--- Records provided ---

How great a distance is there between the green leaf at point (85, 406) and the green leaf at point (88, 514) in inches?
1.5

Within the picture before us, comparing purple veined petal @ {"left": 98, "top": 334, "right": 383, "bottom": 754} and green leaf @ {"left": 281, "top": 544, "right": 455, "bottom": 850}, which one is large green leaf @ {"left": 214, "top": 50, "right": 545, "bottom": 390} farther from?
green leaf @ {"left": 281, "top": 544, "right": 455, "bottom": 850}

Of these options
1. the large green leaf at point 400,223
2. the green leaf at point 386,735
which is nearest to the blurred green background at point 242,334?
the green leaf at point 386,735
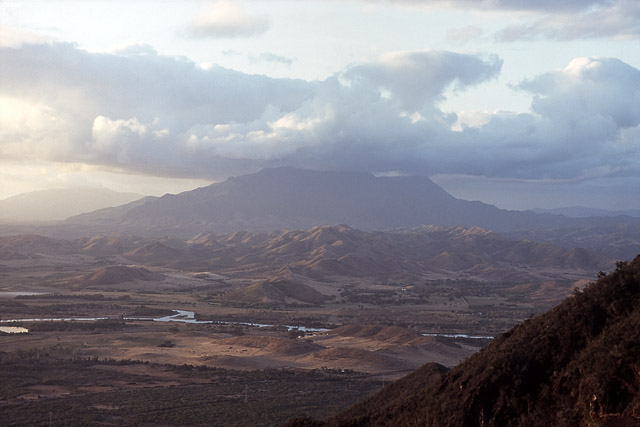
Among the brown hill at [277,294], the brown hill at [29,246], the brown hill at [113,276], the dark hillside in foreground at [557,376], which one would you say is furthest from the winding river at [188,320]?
the brown hill at [29,246]

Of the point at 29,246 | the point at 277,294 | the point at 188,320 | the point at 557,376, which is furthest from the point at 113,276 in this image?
the point at 557,376

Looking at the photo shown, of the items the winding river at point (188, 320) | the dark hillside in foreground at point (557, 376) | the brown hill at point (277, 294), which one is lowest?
the winding river at point (188, 320)

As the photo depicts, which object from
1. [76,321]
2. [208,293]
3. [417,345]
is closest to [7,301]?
[76,321]

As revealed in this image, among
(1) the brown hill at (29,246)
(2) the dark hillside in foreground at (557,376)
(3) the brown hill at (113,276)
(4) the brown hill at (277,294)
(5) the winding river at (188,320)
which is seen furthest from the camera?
(1) the brown hill at (29,246)

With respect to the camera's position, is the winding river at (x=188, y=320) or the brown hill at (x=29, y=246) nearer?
the winding river at (x=188, y=320)

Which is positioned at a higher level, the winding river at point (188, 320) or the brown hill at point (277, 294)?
the brown hill at point (277, 294)

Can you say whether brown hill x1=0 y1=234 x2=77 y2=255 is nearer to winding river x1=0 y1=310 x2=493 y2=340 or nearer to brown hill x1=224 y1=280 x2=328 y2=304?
Result: brown hill x1=224 y1=280 x2=328 y2=304

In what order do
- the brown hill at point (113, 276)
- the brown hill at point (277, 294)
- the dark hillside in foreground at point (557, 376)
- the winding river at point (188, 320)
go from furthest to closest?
the brown hill at point (113, 276), the brown hill at point (277, 294), the winding river at point (188, 320), the dark hillside in foreground at point (557, 376)

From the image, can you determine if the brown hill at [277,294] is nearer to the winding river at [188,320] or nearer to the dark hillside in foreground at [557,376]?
the winding river at [188,320]

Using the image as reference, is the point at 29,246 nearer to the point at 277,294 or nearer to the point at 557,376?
the point at 277,294

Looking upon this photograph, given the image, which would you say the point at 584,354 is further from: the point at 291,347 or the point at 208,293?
the point at 208,293
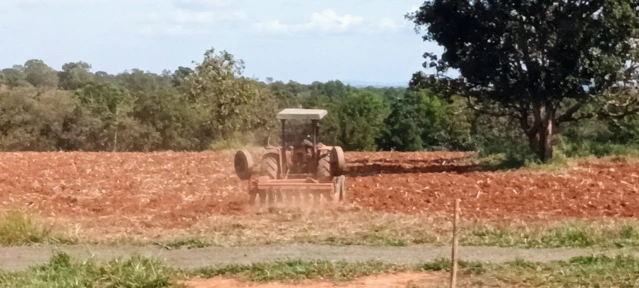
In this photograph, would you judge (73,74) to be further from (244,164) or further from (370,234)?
(370,234)

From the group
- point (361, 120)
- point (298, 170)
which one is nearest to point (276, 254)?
point (298, 170)

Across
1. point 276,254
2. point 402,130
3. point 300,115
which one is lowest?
point 276,254

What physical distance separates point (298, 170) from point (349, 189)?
181cm

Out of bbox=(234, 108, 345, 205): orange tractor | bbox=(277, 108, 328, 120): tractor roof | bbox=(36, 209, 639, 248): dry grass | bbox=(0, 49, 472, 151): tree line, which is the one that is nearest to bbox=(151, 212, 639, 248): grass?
bbox=(36, 209, 639, 248): dry grass

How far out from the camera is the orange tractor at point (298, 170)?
1435 centimetres

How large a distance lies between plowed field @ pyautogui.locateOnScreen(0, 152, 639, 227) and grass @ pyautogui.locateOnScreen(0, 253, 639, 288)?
4.08 meters

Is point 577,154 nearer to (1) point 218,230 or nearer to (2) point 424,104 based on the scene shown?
(1) point 218,230

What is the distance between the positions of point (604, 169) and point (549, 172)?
1.72 meters

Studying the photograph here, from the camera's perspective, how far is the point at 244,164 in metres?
16.2

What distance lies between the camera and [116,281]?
8148 mm

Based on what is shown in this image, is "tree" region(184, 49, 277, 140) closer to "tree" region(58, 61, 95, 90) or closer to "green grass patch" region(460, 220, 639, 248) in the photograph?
"green grass patch" region(460, 220, 639, 248)

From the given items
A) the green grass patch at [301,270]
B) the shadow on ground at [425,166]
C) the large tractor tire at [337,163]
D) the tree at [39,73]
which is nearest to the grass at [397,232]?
the green grass patch at [301,270]

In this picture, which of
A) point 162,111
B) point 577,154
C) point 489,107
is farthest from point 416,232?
point 162,111

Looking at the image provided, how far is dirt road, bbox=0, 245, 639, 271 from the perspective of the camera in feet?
31.0
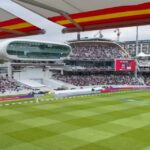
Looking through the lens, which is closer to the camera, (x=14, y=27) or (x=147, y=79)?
(x=14, y=27)

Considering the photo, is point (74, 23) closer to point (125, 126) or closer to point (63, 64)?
point (125, 126)

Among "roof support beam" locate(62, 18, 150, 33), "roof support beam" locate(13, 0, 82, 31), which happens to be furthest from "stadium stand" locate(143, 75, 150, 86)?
"roof support beam" locate(13, 0, 82, 31)

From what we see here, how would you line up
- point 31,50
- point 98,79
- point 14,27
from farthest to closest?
point 98,79 < point 31,50 < point 14,27

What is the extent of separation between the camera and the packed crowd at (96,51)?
225 feet

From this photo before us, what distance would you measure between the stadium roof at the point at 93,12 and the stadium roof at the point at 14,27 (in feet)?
1.99

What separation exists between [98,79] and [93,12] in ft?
196

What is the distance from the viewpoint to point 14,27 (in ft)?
16.9

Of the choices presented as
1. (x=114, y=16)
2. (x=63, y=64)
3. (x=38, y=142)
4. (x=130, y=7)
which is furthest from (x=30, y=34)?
(x=63, y=64)

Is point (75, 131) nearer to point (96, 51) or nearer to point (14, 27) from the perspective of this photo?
point (14, 27)

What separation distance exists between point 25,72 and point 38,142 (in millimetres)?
44562

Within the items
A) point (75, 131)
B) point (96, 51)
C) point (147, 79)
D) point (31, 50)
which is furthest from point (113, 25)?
point (96, 51)

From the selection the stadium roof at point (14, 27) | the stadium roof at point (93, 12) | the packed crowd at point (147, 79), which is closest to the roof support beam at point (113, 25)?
the stadium roof at point (93, 12)

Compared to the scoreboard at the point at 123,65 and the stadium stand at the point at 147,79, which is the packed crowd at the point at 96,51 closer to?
the scoreboard at the point at 123,65

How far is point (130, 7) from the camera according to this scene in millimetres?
3746
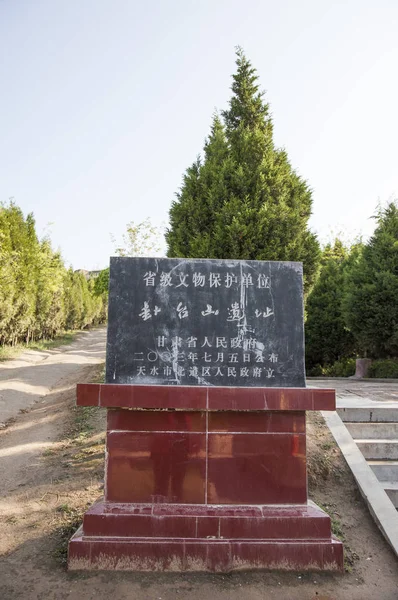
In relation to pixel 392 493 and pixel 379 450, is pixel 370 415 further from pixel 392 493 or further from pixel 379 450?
pixel 392 493

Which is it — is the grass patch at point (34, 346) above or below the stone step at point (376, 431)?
below

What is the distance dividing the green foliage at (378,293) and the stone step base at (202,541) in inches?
390

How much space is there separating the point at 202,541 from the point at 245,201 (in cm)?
613

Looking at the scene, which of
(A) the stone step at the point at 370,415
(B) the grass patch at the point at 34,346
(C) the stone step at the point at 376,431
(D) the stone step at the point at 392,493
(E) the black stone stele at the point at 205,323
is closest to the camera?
(E) the black stone stele at the point at 205,323

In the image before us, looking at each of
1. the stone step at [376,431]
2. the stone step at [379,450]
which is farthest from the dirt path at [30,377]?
the stone step at [379,450]

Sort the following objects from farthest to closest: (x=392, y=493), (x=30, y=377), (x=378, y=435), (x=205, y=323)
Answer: (x=30, y=377) → (x=378, y=435) → (x=392, y=493) → (x=205, y=323)

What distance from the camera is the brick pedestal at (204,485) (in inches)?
134

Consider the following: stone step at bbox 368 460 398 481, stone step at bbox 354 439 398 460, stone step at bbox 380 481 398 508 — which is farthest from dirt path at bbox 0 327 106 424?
stone step at bbox 380 481 398 508

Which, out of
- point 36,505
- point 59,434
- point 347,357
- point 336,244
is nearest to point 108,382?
point 36,505

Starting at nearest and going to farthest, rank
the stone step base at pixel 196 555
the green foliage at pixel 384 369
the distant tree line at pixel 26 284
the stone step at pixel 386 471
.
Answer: the stone step base at pixel 196 555 → the stone step at pixel 386 471 → the green foliage at pixel 384 369 → the distant tree line at pixel 26 284

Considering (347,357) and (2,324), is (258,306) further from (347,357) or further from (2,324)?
(2,324)

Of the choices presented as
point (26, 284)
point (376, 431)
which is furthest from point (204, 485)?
point (26, 284)

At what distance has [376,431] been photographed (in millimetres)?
5434

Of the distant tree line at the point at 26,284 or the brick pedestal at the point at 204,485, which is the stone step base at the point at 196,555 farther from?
the distant tree line at the point at 26,284
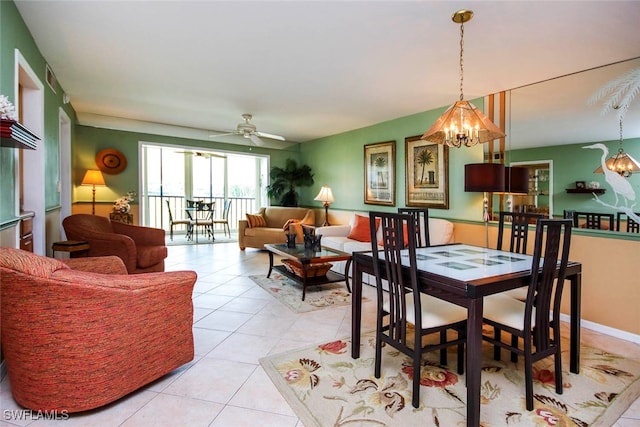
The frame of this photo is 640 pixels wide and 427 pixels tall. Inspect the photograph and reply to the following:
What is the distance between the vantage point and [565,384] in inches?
79.7

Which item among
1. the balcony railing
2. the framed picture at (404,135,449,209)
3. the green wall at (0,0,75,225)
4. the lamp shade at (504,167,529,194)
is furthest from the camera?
the balcony railing

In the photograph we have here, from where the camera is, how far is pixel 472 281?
1646 millimetres

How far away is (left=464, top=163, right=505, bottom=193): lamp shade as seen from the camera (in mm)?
3307

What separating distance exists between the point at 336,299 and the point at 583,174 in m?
2.64

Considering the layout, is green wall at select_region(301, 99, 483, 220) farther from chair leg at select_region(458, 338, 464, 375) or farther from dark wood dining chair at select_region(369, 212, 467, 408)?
dark wood dining chair at select_region(369, 212, 467, 408)

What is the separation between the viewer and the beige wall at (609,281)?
9.00ft

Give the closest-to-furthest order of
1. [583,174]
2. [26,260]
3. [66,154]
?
[26,260]
[583,174]
[66,154]

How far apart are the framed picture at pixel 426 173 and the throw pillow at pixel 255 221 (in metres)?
3.04

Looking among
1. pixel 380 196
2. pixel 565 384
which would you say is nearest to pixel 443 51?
pixel 565 384

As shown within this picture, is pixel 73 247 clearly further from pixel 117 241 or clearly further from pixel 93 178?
pixel 93 178

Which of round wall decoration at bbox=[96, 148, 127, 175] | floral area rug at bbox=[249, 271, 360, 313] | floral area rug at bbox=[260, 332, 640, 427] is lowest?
floral area rug at bbox=[260, 332, 640, 427]

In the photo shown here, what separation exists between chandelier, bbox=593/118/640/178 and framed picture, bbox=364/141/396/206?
9.04ft

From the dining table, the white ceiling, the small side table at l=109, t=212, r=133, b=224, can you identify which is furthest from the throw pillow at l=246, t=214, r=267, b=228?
the dining table

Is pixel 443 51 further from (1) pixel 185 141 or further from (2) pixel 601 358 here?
(1) pixel 185 141
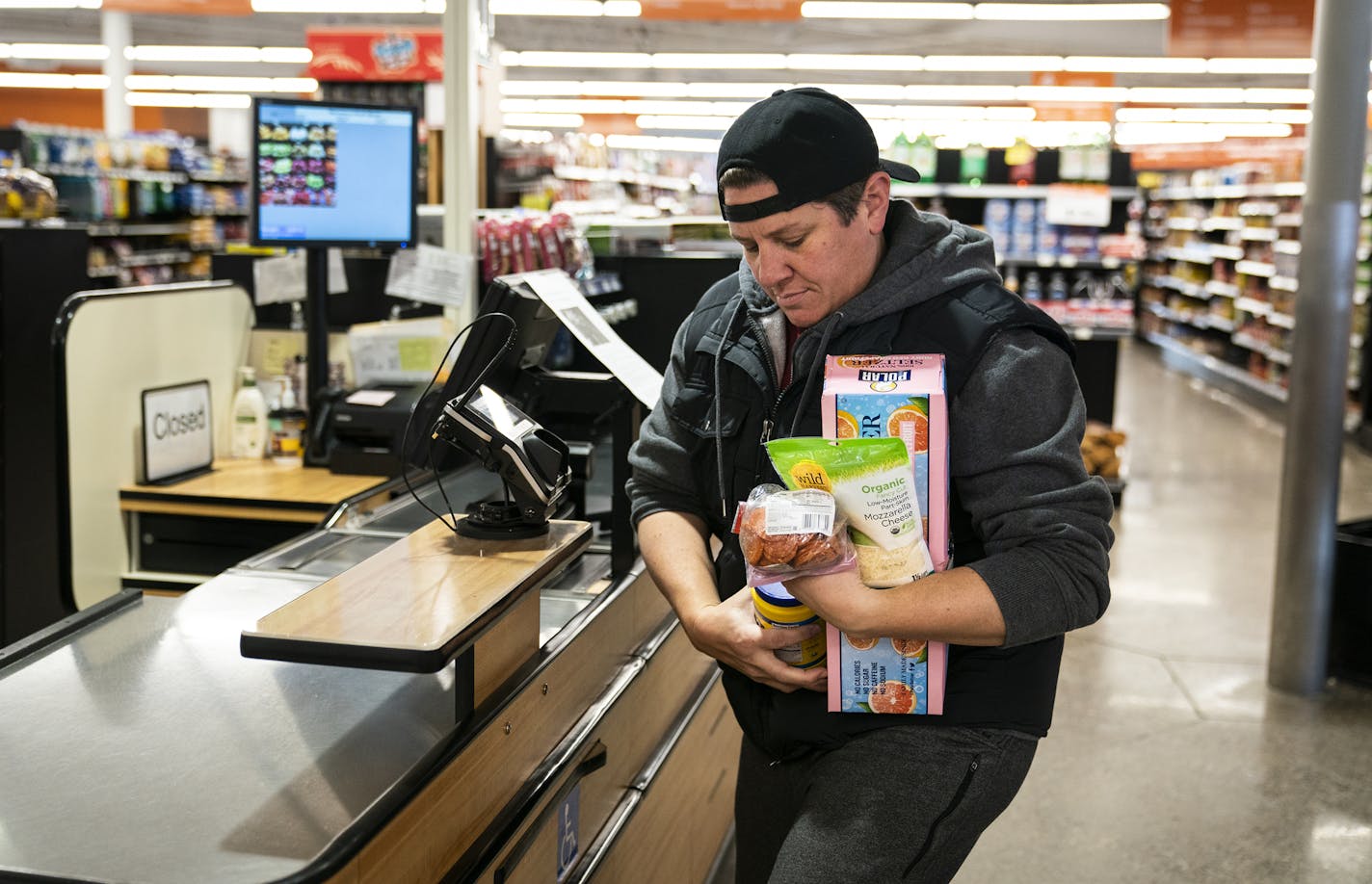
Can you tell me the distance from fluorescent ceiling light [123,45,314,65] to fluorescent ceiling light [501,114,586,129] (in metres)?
5.04

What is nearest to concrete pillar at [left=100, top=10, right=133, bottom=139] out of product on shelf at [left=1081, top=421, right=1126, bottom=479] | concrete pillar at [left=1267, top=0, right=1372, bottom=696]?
product on shelf at [left=1081, top=421, right=1126, bottom=479]

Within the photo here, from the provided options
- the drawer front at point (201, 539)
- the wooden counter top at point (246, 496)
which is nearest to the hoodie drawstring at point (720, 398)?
the wooden counter top at point (246, 496)

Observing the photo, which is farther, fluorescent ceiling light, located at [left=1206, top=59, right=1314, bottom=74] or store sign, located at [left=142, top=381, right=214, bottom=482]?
fluorescent ceiling light, located at [left=1206, top=59, right=1314, bottom=74]

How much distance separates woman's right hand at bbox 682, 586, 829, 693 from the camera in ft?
5.31

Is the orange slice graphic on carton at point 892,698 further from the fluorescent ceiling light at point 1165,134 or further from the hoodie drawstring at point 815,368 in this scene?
the fluorescent ceiling light at point 1165,134

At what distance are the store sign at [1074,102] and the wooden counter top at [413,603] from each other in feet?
48.6

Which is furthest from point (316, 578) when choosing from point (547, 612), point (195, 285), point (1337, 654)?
point (1337, 654)

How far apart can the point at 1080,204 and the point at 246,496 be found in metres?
8.17

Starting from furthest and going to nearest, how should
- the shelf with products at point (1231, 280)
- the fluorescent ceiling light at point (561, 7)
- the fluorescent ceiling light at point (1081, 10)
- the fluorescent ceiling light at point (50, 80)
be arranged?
the fluorescent ceiling light at point (50, 80) → the shelf with products at point (1231, 280) → the fluorescent ceiling light at point (1081, 10) → the fluorescent ceiling light at point (561, 7)

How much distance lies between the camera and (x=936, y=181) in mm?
10695

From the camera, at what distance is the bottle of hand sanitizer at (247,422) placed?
3.66 m

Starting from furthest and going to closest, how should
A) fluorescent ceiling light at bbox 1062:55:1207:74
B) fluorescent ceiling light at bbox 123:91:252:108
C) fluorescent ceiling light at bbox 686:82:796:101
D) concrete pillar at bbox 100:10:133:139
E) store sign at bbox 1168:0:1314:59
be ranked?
1. fluorescent ceiling light at bbox 123:91:252:108
2. fluorescent ceiling light at bbox 686:82:796:101
3. concrete pillar at bbox 100:10:133:139
4. fluorescent ceiling light at bbox 1062:55:1207:74
5. store sign at bbox 1168:0:1314:59

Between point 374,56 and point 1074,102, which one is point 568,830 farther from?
point 1074,102

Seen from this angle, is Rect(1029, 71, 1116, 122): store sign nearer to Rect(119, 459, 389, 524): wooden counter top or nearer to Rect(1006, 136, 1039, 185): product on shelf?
Rect(1006, 136, 1039, 185): product on shelf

---

Directive:
Starting from the line containing "Between point 374,56" and ending with the final line of the data, reproduce each line exactly as it appears, including no other lines.

Response to the task:
Between point 374,56 and point 1074,102, which one is point 568,830 farther from?
point 1074,102

Seen from this angle, is Rect(1029, 71, 1116, 122): store sign nearer to Rect(119, 459, 389, 524): wooden counter top or nearer to Rect(1006, 136, 1039, 185): product on shelf?
Rect(1006, 136, 1039, 185): product on shelf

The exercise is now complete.